For us, this is where advanced software has really helped. As long as we feed the right data into the scheduling system, it will help us schedule jobs so that they all arrive at welding and final assembly at the right time.

Because we’re running sequentially, the software times orders so that they’re released to the floor when we know we’ll have everything we need to finish the job. If we release before that, there’s a greater chance that a job could arrive at welding or assembly before purchased components are available.

This allows us to fulfill our promises. Quite often, after analyzing our capacity and bottlenecks, we see that we won’t be able to meet a customer’s requested delivery date, but all we need is one or two extra days. Before accepting the job, we call the customer and request two extra days, and customers almost always agree. If they need the job sooner, they may go elsewhere, but that’s fine. In the long run, losing a little bit of work is better than having to overpromise and underdeliver.

Scheduling isn’t perfect, and this is again where those monitors on the floor play an important role. If an operation has a long cycle time, like a machining job, software automatically sends an email alert when it’s, say, 70 percent through the operation. At that point team leaders check with the operator to see if the job is on track. This helps us be proactive.

And if a job is late, team leaders see the problem and respond immediately by providing the resources to free the bottleneck. Ultimately, software helps us all lend a hand when people need it most, before things snowball into larger problems.

Getting From Point A to B

The industry uses all sorts of technical-sounding terms: finite capacity scheduling, infinite capacity scheduling, and more. We use a form of backward scheduling, which takes the due date and schedules processes backward: e.g., shipping, packaging, assembly, grinding and polishing, welding, weld prep, bending, deburring, and cutting.
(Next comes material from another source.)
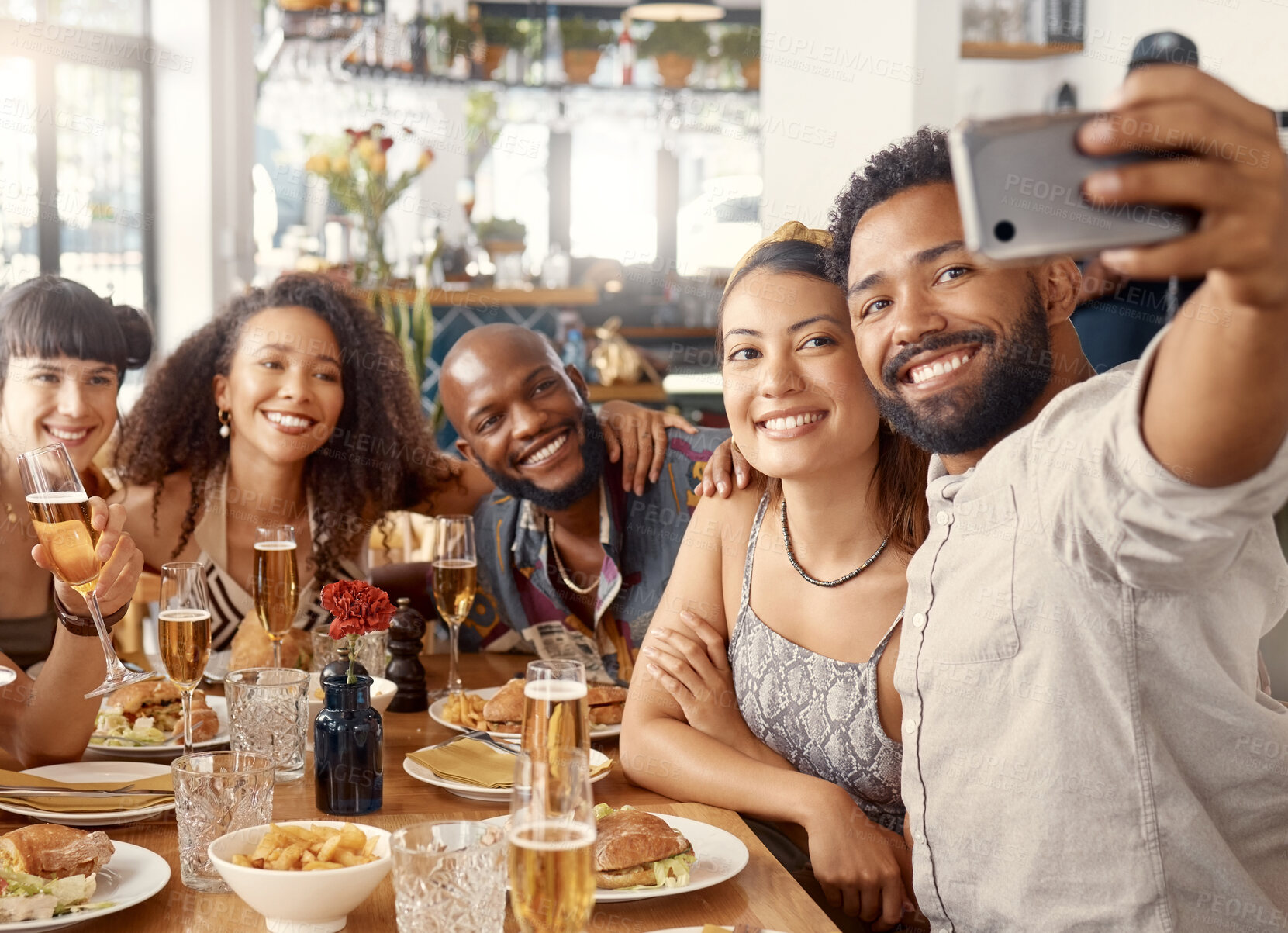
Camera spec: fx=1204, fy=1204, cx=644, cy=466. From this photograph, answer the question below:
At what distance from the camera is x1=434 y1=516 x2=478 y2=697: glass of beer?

People will debate the validity of the various scheduling methods. But from our perspective, technical terms don’t really matter. We just want to get a job from point A to B, from raw stock to the shipping dock, in the least amount of time possible.

During the past two years our on-time delivery has improved from 89 percent to 95 percent. And our velocity has increased tremendously. We measure velocity by comparing actual time to the estimated manufacturing time that’s planned for in the schedule. If they are the same, the measurement is a 1-to-1 ratio, or 1.0.

Two years ago, we averaged 2.75, meaning the actual time was more than double the estimated time. Today we’re at 0.87, meaning that the actual time is less than the estimated time. Sequential manufacturing has helped us get there.